Nicolas Moyer, executive director of the Humanitarian Coalition, a group of five Canadian agencies, said he’s confident the Canadian government will do more. But he said Canadians must as well.
“The reality is we are not able to fundraise ... for the Syrian crisis as much as we would like,” Moyer said. “The need far outstrips the donations coming in, the access to resources that we have from all sources.”
The government is matching donations from Canadians until the end of this month. The fund — announced by the previous Conservative government — was supposed to expire in December but was extended.
That didn’t trigger an influx of new cash because of several factors, said Moyer, including the nature of the conflict, the domestic response to the Syrian refugee crisis and the work of humanitarian agencies themselves.

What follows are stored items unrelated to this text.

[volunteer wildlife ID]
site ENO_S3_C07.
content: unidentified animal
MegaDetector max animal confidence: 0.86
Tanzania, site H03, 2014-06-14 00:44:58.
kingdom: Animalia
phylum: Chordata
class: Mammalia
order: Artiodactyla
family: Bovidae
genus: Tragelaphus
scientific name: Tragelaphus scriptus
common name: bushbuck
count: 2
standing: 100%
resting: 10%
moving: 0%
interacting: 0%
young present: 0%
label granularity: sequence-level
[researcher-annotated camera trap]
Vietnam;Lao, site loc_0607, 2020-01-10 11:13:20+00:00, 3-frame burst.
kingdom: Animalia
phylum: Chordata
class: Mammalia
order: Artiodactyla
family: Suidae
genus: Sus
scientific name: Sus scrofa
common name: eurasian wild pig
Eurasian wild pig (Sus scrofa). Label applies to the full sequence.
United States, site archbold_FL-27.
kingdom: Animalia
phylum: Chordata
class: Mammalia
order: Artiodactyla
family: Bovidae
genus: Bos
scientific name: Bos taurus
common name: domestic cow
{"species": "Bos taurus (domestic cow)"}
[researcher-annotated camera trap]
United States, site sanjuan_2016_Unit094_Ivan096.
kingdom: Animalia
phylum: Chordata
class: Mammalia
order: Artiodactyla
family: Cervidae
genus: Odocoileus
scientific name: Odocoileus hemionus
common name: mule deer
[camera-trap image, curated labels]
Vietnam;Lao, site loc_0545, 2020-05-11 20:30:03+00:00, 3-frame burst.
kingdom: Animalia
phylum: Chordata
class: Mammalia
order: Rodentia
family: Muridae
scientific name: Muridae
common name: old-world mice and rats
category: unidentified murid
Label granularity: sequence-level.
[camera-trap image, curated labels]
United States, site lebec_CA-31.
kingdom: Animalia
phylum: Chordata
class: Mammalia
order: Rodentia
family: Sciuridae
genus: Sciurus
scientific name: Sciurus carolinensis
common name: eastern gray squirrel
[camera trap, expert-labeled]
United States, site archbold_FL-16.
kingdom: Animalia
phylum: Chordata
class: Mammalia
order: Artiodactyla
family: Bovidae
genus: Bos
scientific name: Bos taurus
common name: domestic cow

“Humanitarian organizations in Canada have solicited their donor bases and those have responded in a very strong way, but after five years of engaging our constituencies and asking them for more, it’s not surprising that there is, across the country, a certain apathy to the topic,” he said.
The tally announced in London falls short of the $ 9 billion the UN and regional countries said was needed for 2016 alone, but it was a significant improvement on half- hearted previous fundraising efforts.
Last year’s conference, in Kuwait, raised just half its $ 7- billion target, forcing cuts to programs such as refugee food aid.
Aid groups welcomed the money, but slammed the international community for allowing the war to go on. Peter Maurer, president of the International Committee of the Red Cross, said the world had shown a “lack of political action and ambition to resolve the crisis.”
“Humanitarian aid is always just a quick fix, and never enough,” he said.
Russia gave the conference a cool reception, declining to send President Vladimir Putin or a senior minister to the event, attended by 30 heads of government or heads of state. Russia was represented by its ambassador to London, Alexander Yakovenko.
In Moscow meanwhile, The Russian military said Thursday that it has “reasonable grounds” to suspect that Turkey is making intensive preparations for a military invasion of neighbouring Syria.
Images of a checkpoint on the border between the Turkish town of Reyhanli and the town of Sarmada in Syria taken in late October and late January show a buildup of transportation infrastructure that could be used for moving in troops, ammunition and weapons, spokesman Maj. Gen. Igor Konashenkov said.
“Maybe, in peacetime, these facts would indicate the expectation of trade turnover growth between the neighbouring countries,” Konashenkov said. “However, during wartime, in such a way the transport infrastructure is preparing on the eve of military intervention.”
A Turkish Foreign Ministry official declined to comment.